In [40]:
import pandas as pd
import numpy as np


In [41]:
# Input file after dropping rows with missing Total Spent
CSV_IN = "../../output_data/1_total_spent/total_spent_cleaned.csv"
CSV_OUT = "../../output_data/2_price_per_unit/price_per_unit_reconstructed.csv"
# Define columns name
TOTAL_SPENT = "Total Spent"
PRICE_PER_UNIT = "Price Per Unit"
QUANTITY = "Quantity"
CATEGORY = "Category"
PAYMENT_METHOD = "Payment Method"
LOCATION = "Location"
ITEM = "Item"
TRANSACTION_ID = "Transaction ID"

# Define error
COERCE_ERRORS = "coerce"

In [42]:
df = pd.read_csv(CSV_IN)

### Quantify missing Price Per Unit

Determine the scale of missing entries in `Price Per Unit` after STEP 1 deletion. Assess whether deterministic reconstruction using the formula `Price = Total Spent ÷ Quantity` is feasible.


In [43]:
# Convert column's values to numeric, coercing errors to NaN
# col is each of the relevant columns
for col in [PRICE_PER_UNIT, QUANTITY, TOTAL_SPENT]:
    # pd.to_numeric converts values in col to numeric, with errors coerced to NaN
    # df[col] accesses the target column
    # errors=COERCE_ERRORS specifies that parsing errors are set to NaN
    df[col] = pd.to_numeric(df[col], errors = COERCE_ERRORS)

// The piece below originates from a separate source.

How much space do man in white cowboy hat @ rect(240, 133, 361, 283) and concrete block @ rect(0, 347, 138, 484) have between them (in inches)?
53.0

# Count missing Price Per Unit values
# df[PRICE_PER_UNIT].isna() creates a boolean Series where True indicates missing values
# .sum() counts the number of True values (i.e., missing entries)
missingPrice = df[PRICE_PER_UNIT].isna()
# len(df) returns the total number of rows in the dataset
# .mean() on boolean Series gives the proportion of True values
print(f'Missing Price Per Unit rows: {missingPrice.sum()} of {len(df)} ({missingPrice.mean():.2%})')

# Verify that Total Spent and Quantity are complete (from STEP 1)
print(f'\nTotal Spent missing: {df[TOTAL_SPENT].isna().sum()} (should be 0)')
print(f'Quantity missing: {df[QUANTITY].isna().sum()} (should be 0)')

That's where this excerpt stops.